Что касается до меня лично, то я не только не ставил себе никаких вопросов, но просто-напросто заранее предвкушал. Мне нравился молодой задор русских газет, которые в один голос предвещали конец административному произволу и громко призывали на печать кары суда. Все глаза как-то разом раскрылись, и жизнь без суда вдруг оказалась нестерпимейшею из обид, когда-либо ниспосланных разгневанным небом для усмирения бунтующей человеческой плоти. Одно только смущало: ни в одной газете не упоминалось ни о том, какого рода процедура будет сопровождать предание суду, ни о том, будет ли это суд, свойственный всем русским гражданам, или какой-нибудь экстраординарный, свойственный одной литературе, ни о том, наконец, какого рода скорпионами будет этот суд вооружен.
Я знал, что русская печать вообще скромная и потому о многом умалчивает; но тут мне показалось, что скромность как будто и не совсем уместна.

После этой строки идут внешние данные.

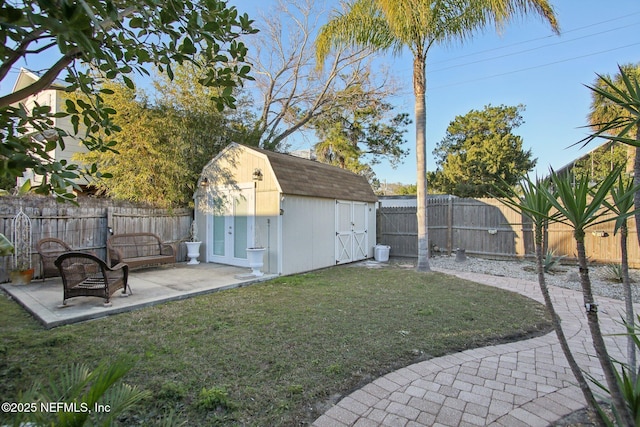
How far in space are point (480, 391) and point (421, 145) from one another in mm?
6576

Разумеется, нам, как литераторам, оно понятно, что по суду и скорпиона приятно проглотить, – особливо ежели он запущен на точном основании, – но ведь надо же, чтоб и публика поняла, почему судебный скорпион считается более подходящим, нежели скорпион административный. Поэтому восторг восторгом, а все-таки не худо было хоть сторонкой заявить: от суда, мол, мы не прочь, но только нельзя ли постараться, чтоб оный вместить было можно.

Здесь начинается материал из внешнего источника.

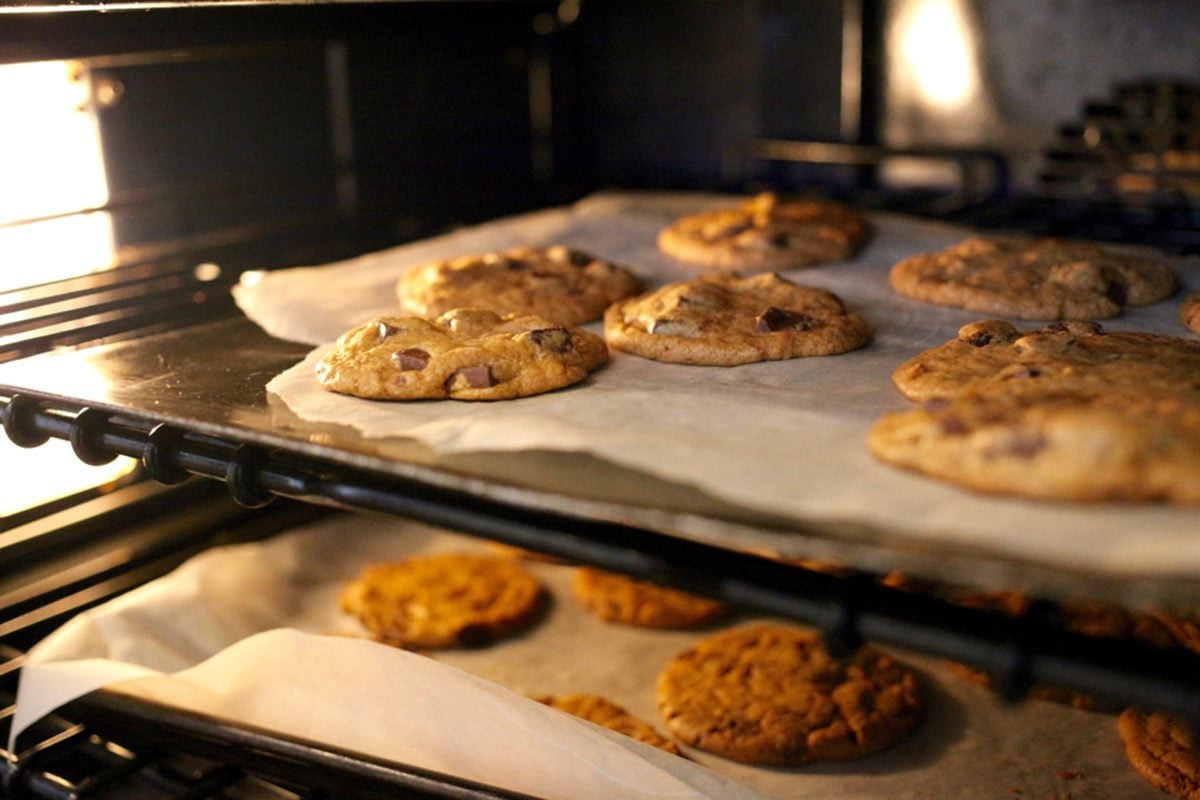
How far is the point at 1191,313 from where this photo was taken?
188 centimetres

Виноват: было и еще одно смущающее обстоятельство. Радуясь предстоящему пришествию судебных скорпионов, газеты, к сожалению, не воздержались от издевок над скорпионами административными. Вот, мол, сколько вы ни старались, а в результате все-таки получили шиш! Если вы изыскивали средства, то и литература изыскивала средства. Выдумываете вы, бывало, какую-нибудь выдумку и воображаете себе: ну, теперь будет крепко! а литература возьмет да другую выдумку выдумает, и окажется, что вы палите из пушек по воробьям. А потому уходите-ка лучше вы с глаз долой, бессильные, постылые, неумелые! и очистите место другим, кои это дело в аккурате поведут!